Aim: Express the lines between the one holding "this 1024×577 image." and the one holding "broken headlight housing [460, 202, 544, 278]", inclusive, as a JSON list with one string per line. Skip blank lines and leave out the pictures.

Listed entries:
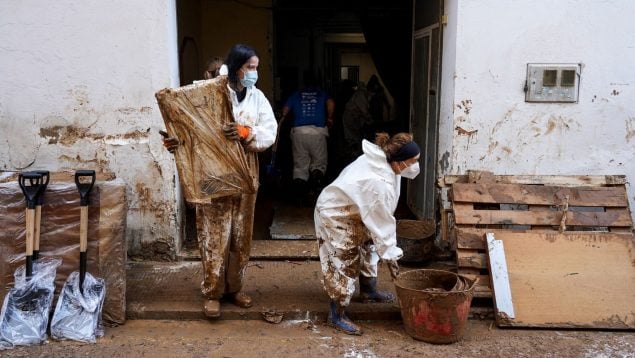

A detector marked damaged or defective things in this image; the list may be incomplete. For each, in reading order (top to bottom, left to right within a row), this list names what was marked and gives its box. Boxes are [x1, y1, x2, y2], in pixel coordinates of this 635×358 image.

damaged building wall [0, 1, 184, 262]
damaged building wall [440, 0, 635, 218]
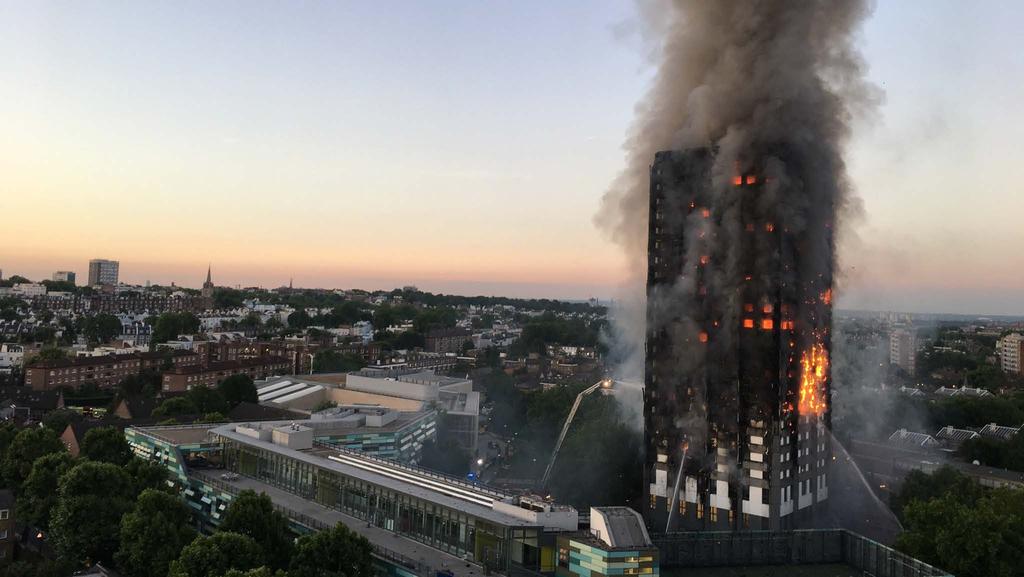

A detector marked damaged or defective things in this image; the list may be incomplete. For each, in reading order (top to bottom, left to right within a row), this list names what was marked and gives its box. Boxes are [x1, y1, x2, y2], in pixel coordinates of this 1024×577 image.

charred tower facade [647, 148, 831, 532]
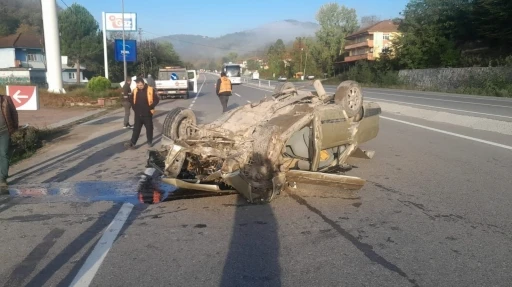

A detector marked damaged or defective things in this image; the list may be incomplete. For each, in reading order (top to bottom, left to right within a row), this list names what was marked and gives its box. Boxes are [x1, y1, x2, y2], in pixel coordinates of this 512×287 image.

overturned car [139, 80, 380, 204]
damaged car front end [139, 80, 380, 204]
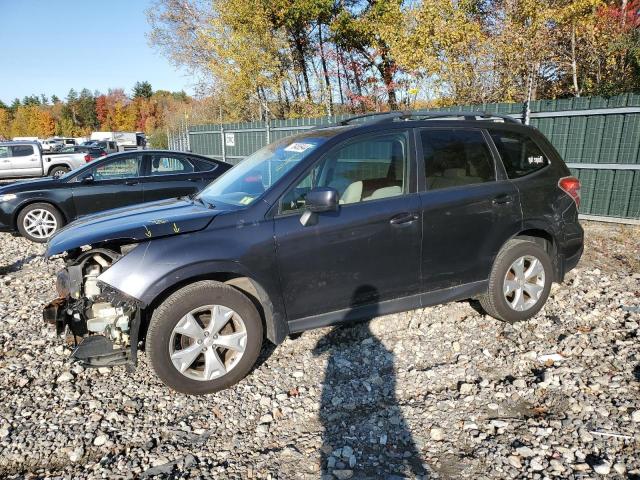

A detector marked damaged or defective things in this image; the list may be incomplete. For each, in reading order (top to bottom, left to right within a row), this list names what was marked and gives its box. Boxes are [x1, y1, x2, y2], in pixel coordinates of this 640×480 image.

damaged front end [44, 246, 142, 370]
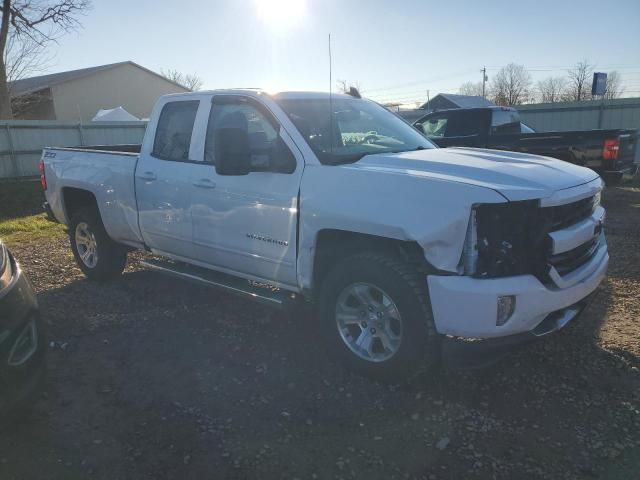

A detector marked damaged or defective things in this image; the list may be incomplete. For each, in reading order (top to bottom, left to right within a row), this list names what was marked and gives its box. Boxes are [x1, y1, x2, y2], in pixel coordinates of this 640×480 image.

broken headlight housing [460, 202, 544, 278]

==

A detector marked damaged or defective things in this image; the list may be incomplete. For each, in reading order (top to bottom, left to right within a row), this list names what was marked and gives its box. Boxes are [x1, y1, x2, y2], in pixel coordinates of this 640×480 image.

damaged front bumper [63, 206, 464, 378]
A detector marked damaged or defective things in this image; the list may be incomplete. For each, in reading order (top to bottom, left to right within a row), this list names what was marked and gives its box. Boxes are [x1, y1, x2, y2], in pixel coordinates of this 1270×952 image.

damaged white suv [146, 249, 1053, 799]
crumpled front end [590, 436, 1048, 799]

Written solution:
[
  "A detector marked damaged or defective things in this image; the list may be incomplete. For each, in reading order (top to bottom, left to right within a row), this list names what was marked and gives its box. Boxes are [x1, y1, x2, y2], in pixel coordinates of this 1024×577 image.",
  "charred tower facade [647, 148, 831, 532]",
  "A detector marked damaged or defective things in this image; the list may be incomplete. For each, in reading order (top to bottom, left to right within a row), this list names what was marked and gives its box. Boxes are [x1, y1, x2, y2], in pixel coordinates of this 512×287 image.",
  "overturned car [139, 80, 380, 204]",
  "damaged car front end [139, 80, 380, 204]",
  "A detector marked damaged or defective things in this image; the list may be incomplete. For each, in reading order (top to bottom, left to right within a row), this list names what was marked and gives its box. Boxes are [x1, y1, x2, y2], in pixel coordinates of this 640×480 image.",
  "damaged front end [44, 246, 142, 370]",
  "A detector marked damaged or defective things in this image; the list may be incomplete. For each, in reading order (top to bottom, left to right within a row), this list names what was marked and gives its box. Boxes are [x1, y1, x2, y2], in pixel coordinates of this 640×480 image.",
  "broken headlight housing [460, 202, 544, 278]"
]